Vince Maria De Filippi, può gioire Alberto Angela. La prima sfida del sabato sera vede in testa Amici Celebrities, spin off del famoso talent, visto da 3.274.000 telespettatori con il 20,6% di share con Ulisse che ha ottenuto 3.502.000 spettatori e il 19% di share. Programmi dalla durata differente con lo show di Canale 5 che ha salutato il pubblico un’ora dopo quello di Rai1, sulla sfida ha inciso una differenza di traini (Soliti Ignoti al 20,5% vs Paperissima Sprint al 13,7%), oltre alla partita Milan-Inter in onda sulla piattaforma Sky grazie all’accordo con Dazn.

Numeri alla mano Canale 5 la spunta anche in sovrapposizione, prendendo cioè in considerazione lo stesso periodo di messa in onda dalle 21.29 alle 23.49: Amici Celebrities ha portato a casa 3.631.000 e il 19,69% mentre Ulisse ha ottenuto 3.493.000 e il 18,94%. Una differenza, dunque, di 138 mila telespettatori e dello 0,75% di share.

Una sfida tra due prodotti differenti destinanti a pubblici diversi. Ulisse si conferma un gioiellino del servizio pubblico, operazione vincente anche dal punto di vista mediatico. A Rai1 il merito di trasmettere al sabato sera un programma di cultura, una mossa resa possibile dalle capacità di Alberto Angela che non rappresenta, forse non ha mai rappresentato, solo una nicchia. Al debutto il programma porta i telespettatori a Gerusalemme per un viaggio nel tempo, nella Terra Santa, nella storia nel periodo in cui visse Gesù. Un viaggio favorito ancora una volta dalla forza di un racconto che non esclude ma che prova a includere, il divulgatore scientifico da anni è diventato un nome popolare anche sui social network dove è amato dai più giovani. Gli interventi di Gigi Proietti impreziosiscono la sera, un valore aggiunto.

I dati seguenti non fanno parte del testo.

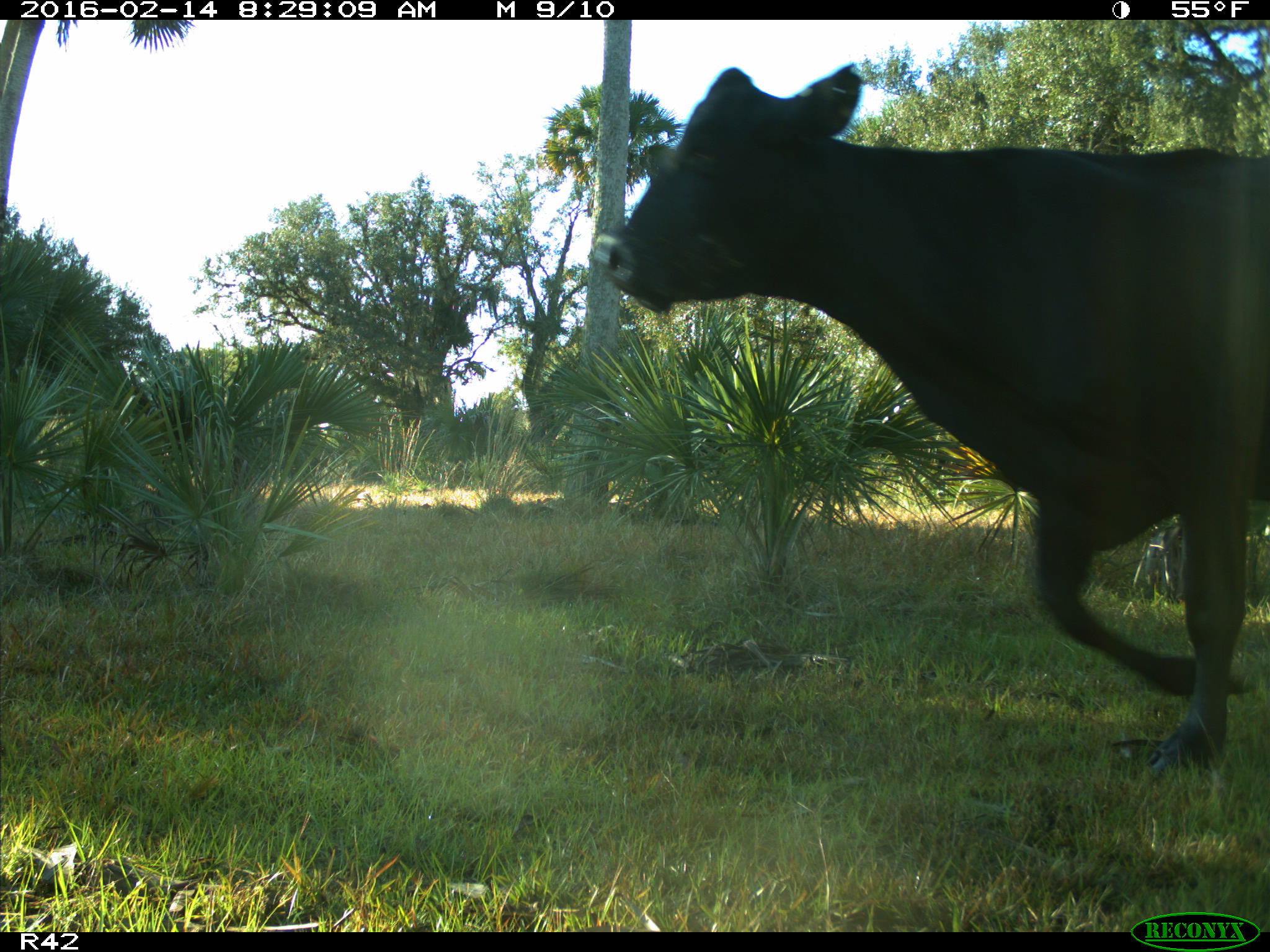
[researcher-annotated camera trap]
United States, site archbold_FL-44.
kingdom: Animalia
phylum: Chordata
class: Mammalia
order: Artiodactyla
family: Bovidae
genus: Bos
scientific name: Bos taurus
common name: domestic cow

“Chi di solito viene ad Amici lo fa perché spinto dal desiderio di far coincidere il talento con la vita. Chi viene invece ad Amici Celebrities lo fa per vivere una passione, perché è stato portato dalla vita altrove”, spiega Maria De Filippi a inizio puntata. Un debutto positivo che scivola via grazie all’effetto novità, con una spinta verso il varietà e il reality (con qualche accenno di discussione) e non verso il talent puro. D’altronde la collocazione nel sabato sera porta la trasmissione in questa direzione. L’edizione vip di Amici si ripropone in maniera identica con due manche, il giudice speciale, gli ospiti musicali bianchi e blu, gli scherzi, le esibizioni corali e il pongoregolamento.

Il colpaccio, come immaginabile, è Ornella Vanoni. La cantante che aveva già stupito a Ora o mai più si dimostra una scheggia impazzita capace di regalare momenti divertenti portando vitalità in giuria con una Platinette che sa di già visto e il tecnico Peparini. Il rischio, inevitabile, è quello di usare la versione originale a pochi mesi di distanza ma Mediaset potrebbe aver trovato il suo talent con volti noti, genere che spopola con diversi titoli a Viale Mazzini. La De Filippi è a casa e procede con il pilota automatico, quasi più rilassata e al centro della scena. Difficile, se non impossibile, per Michelle Hunziker reggere il paragone nell’annunciata staffetta. Una staffetta che potrebbe rivelarsi inutile e poco comprensibile.

Alberto Urso e Giordana Angi guidano le due squadre di vip che si esibiscono, chi meglio e chi peggio, cantando e ballando. Ferrara sbaglia per due volte l’attacco di Banane e Lampone, l’emozione gioca brutti scherzi: “Quando giocavo davanti a 80 mila persone, sapevo cosa stavo facendo, qui no”. Laura Torrisi e Pamela Camassa si commuovono cantando “Nonno Hollywood”, Massimiliano Varrese con un balletto sexy travolge gli ormoni di Platinette. Quando Filippo Bisciglia rischia di essere eliminato in studio si crea confusione e tocca alla padrona di casa ristabilire l’ordine: “Fatemi fare il mio mestiere”, dice perentoria Maria De Filippi tra gli applausi del pubblico. Il meccanismo di voto è complesso e poco comprensibile: nella prima manche viene eliminato Martin Castrogiovanni, nella seconda Chiara Giordano, ex moglie di Raoul Bova.